Tom Interval said...

I wish someone could turn the tables on homophobic parents so they would experience the same exclusion as their kids. Wouldn't it be great if society segregated homophobics for one year so they could see what it's like? Efforts would be made to change their sexuality, and everyone would view them and treat them like outcasts.

Mike West said...

I could not have said it better. Thanks Follybuster.

David Jones said...

Both the left and right wing use sexuality as a political football, and I'm disappointed with both. Marriage is a personal moral issue, and therefore, the state needs to get out of the marriage business. State marriage is a text book case of the the state intruding upon our personal freedoms. There should not be gay or straight marriage sponsored by the state, only civil unions. Marriage, then, would take place outside of the the politics of the state and according to one's own moral, philosophical, or religious preferences.

David Jones said...

Mike, one story.

You met my step-father, but you may not be aware that after my dad died and my mom married him, he took the $300K from my brothers and I that was set aside by the insurance company for our college education and used it to purchase a home, cars, motorcycles, etc., so he did not have to go out and get a job himself.

I had to pay rent to live at home when I turned 12, and I had to purchase my own clothes, school supplies, etc. He took my monthly Social Security check and used it for his own wants and needs. He beat me unconscious on many occasions, threw me through a window, and treated me like crap every day. The one thing that kept me alive is that I am a scrappy son-of-a-bitch who doesn't let anyone keep me down.

As one who survived this chaos, I am particularly attuned to those who are suffering through similar situations, including those who have been ostracized because they are gay. It is one of the affinities for you that I share.

The anger that I had from my situation needed to be directed, however, in a constructive manner, and "fuck you" didn't seem to fit the bill of a constructive response.

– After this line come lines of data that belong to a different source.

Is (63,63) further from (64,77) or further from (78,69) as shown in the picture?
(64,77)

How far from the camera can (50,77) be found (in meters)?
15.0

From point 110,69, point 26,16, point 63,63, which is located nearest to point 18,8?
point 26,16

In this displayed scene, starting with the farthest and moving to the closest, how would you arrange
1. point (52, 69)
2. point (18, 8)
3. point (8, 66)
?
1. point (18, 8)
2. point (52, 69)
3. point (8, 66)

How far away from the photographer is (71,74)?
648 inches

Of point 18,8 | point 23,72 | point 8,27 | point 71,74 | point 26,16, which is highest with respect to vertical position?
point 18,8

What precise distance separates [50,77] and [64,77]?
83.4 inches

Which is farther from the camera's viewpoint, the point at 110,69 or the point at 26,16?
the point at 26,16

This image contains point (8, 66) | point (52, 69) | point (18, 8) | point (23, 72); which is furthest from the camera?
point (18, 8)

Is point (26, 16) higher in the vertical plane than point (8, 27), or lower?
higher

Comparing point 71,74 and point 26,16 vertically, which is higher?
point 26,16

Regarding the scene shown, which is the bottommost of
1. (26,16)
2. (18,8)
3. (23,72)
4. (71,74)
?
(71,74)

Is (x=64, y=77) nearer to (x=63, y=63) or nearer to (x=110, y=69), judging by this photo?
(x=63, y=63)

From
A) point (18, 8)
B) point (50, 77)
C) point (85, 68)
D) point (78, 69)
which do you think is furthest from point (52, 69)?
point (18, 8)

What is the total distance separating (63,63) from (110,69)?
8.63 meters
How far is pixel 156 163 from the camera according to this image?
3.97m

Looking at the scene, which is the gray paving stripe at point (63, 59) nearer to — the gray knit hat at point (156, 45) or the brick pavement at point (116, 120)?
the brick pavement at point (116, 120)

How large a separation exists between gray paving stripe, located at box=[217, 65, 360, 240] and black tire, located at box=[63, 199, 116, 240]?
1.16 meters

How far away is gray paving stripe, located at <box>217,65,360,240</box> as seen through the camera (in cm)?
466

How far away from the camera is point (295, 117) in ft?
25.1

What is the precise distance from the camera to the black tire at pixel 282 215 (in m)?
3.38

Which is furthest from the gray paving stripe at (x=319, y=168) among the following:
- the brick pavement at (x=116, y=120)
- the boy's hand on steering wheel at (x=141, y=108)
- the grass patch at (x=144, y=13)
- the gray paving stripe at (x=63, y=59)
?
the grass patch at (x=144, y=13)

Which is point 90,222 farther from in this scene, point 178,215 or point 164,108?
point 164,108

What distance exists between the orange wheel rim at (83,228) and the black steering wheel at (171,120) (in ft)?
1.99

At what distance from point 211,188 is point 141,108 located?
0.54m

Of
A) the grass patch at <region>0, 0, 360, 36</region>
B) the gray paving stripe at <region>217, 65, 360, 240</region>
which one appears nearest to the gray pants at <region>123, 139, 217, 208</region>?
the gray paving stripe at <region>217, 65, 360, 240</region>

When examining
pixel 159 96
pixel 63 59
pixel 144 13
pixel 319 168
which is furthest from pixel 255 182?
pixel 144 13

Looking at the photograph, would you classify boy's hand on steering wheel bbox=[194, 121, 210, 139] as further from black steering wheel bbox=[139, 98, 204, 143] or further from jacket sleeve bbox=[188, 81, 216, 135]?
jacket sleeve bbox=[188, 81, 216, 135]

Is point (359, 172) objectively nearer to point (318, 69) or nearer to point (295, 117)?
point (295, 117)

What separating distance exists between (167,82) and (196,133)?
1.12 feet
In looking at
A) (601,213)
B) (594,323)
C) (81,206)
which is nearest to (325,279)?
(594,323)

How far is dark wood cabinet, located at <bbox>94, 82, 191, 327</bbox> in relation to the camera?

The more I hung on to my anger, the more at risk I put my wife and my daughter. I found out that I had the potential to be exactly like the very thing I hated. My anger needed to be used for constructive purposes: protecting my wife and daughter from him, and also protecting them from me (see, that is the most difficult admission: I'm no better than my step-father).

I had to find a way to defuse the anger inside of me and to forgive, not for the sake of my step-father, but for the sake of my family. My daughter is now 14, and I have never hit her, stolen from her, or verbally abused her.

At some point, the anger has got to go, otherwise our abuser keeps hurting us. As long as we have that rage, our abuser still has control of us. Our anger certainly isn't hurting our abuser, but it does take a toll on us and the ones we love.